(Raw data Opens)

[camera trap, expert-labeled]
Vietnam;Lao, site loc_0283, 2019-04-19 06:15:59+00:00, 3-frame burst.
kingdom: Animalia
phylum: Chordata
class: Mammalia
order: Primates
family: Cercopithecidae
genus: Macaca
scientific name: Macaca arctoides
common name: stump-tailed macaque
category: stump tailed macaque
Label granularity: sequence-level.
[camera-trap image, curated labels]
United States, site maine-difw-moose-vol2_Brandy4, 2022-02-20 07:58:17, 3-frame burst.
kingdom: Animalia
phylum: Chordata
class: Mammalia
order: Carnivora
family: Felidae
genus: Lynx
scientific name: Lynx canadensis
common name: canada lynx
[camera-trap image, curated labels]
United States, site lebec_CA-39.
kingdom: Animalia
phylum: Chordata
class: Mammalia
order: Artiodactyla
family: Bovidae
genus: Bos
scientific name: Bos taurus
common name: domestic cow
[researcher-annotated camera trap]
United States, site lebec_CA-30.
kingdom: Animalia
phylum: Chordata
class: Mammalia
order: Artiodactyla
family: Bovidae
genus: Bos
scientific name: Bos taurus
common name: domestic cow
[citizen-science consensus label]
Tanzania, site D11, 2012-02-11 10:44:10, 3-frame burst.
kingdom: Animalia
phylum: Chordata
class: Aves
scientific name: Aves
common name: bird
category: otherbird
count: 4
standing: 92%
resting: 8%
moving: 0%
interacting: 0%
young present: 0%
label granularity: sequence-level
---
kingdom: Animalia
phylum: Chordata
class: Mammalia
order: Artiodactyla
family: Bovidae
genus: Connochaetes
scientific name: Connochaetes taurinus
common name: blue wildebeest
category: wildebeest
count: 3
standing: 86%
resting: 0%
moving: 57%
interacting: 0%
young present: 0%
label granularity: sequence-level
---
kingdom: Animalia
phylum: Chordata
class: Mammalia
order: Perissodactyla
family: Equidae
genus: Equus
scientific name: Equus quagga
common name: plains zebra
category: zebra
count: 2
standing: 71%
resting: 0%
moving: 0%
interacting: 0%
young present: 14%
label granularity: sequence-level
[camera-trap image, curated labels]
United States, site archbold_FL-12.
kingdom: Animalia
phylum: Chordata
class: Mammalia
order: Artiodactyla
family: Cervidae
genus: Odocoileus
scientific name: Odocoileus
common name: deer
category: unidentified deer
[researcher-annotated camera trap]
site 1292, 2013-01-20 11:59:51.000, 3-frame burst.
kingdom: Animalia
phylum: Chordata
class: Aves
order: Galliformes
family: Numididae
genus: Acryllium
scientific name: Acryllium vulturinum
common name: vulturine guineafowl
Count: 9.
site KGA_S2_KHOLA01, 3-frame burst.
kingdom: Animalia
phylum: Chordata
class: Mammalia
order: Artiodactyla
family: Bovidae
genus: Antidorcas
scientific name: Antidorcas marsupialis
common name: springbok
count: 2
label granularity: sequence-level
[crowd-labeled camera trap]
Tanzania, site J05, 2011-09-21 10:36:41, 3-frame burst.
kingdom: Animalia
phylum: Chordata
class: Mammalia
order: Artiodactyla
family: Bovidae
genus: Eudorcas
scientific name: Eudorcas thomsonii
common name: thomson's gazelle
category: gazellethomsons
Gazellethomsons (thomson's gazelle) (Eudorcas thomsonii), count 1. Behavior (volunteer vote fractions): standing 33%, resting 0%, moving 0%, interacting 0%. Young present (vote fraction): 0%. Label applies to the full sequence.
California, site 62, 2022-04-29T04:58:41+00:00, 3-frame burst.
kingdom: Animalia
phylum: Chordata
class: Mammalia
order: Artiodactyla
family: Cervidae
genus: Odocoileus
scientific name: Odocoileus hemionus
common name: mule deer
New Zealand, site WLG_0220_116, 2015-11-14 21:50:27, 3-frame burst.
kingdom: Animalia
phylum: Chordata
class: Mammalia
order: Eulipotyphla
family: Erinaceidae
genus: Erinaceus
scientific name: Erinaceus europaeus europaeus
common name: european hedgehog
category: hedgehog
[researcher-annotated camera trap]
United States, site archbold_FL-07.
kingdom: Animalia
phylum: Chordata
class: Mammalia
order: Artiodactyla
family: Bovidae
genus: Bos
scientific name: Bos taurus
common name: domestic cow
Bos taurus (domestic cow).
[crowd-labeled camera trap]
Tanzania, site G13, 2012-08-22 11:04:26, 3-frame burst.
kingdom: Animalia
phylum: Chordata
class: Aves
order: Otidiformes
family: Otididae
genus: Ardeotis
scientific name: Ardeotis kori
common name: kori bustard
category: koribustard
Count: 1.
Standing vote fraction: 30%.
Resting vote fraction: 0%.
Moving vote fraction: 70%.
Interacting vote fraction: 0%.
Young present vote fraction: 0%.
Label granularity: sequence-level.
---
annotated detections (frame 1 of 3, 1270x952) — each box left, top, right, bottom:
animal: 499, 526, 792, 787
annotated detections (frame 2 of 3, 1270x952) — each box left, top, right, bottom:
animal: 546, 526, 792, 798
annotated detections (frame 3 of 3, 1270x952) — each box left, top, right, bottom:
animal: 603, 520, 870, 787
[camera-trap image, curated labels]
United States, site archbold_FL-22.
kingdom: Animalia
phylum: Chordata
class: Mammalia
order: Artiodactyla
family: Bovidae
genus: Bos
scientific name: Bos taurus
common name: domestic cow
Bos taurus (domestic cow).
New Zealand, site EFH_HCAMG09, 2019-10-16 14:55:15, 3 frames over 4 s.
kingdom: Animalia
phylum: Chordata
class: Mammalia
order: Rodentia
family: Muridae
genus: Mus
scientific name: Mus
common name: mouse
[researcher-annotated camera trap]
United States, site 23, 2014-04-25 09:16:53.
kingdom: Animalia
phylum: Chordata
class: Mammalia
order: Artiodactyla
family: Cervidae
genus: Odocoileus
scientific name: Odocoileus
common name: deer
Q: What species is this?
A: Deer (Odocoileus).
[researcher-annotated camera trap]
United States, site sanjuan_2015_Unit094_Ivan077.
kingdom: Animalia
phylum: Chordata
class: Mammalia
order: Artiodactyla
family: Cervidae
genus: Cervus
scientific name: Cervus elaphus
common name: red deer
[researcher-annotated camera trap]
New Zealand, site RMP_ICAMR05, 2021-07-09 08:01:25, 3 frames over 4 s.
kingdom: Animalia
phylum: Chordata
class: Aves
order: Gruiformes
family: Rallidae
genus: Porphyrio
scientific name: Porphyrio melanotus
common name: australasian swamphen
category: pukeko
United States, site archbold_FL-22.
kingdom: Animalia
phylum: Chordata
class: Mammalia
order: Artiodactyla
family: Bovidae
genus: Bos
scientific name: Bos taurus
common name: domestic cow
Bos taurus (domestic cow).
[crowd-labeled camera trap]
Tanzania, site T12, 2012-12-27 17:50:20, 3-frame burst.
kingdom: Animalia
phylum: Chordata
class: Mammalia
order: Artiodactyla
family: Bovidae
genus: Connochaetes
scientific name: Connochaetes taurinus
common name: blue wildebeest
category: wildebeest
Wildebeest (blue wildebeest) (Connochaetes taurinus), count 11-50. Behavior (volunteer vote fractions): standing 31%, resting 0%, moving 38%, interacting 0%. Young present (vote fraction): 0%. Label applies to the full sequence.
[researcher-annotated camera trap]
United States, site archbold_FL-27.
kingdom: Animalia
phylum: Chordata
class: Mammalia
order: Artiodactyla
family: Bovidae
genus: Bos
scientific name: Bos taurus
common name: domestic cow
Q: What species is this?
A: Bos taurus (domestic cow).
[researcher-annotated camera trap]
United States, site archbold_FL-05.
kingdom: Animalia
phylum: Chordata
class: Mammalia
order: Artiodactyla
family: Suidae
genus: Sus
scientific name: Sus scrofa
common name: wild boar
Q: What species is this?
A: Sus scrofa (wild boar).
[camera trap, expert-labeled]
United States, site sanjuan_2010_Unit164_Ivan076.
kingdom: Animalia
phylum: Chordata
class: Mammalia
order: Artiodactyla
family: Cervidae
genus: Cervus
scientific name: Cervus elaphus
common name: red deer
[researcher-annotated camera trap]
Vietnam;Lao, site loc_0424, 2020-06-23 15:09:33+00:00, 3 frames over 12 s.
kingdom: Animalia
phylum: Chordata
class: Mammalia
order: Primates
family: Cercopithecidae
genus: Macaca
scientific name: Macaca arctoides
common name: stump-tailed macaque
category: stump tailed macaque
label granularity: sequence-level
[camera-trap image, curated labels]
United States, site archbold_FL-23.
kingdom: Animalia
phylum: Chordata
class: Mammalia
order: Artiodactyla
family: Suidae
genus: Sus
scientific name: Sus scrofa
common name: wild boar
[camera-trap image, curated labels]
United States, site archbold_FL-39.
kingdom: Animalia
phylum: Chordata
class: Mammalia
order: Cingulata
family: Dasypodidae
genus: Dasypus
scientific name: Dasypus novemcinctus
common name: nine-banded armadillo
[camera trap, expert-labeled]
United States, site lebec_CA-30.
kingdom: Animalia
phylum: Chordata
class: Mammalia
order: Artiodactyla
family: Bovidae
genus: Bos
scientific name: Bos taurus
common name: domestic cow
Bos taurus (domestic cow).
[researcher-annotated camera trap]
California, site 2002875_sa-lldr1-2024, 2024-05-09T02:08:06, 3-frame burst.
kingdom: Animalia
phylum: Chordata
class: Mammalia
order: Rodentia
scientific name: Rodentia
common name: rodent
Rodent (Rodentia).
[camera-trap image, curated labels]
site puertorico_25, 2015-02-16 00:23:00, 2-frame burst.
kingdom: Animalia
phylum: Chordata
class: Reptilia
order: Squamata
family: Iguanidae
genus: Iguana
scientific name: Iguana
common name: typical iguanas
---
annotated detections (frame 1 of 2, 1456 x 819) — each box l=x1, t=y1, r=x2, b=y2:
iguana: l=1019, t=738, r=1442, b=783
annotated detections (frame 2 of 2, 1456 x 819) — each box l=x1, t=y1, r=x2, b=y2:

(Raw data Closes)

[The problem]
The entries above hold a line with "common name: springbok" and a later line with "common name: thomson's gazelle". Write out exactly those lines and all lines between, nothing more.

[Worked solution]
common name: springbok
count: 2
label granularity: sequence-level
[crowd-labeled camera trap]
Tanzania, site J05, 2011-09-21 10:36:41, 3-frame burst.
kingdom: Animalia
phylum: Chordata
class: Mammalia
order: Artiodactyla
family: Bovidae
genus: Eudorcas
scientific name: Eudorcas thomsonii
common name: thomson's gazelle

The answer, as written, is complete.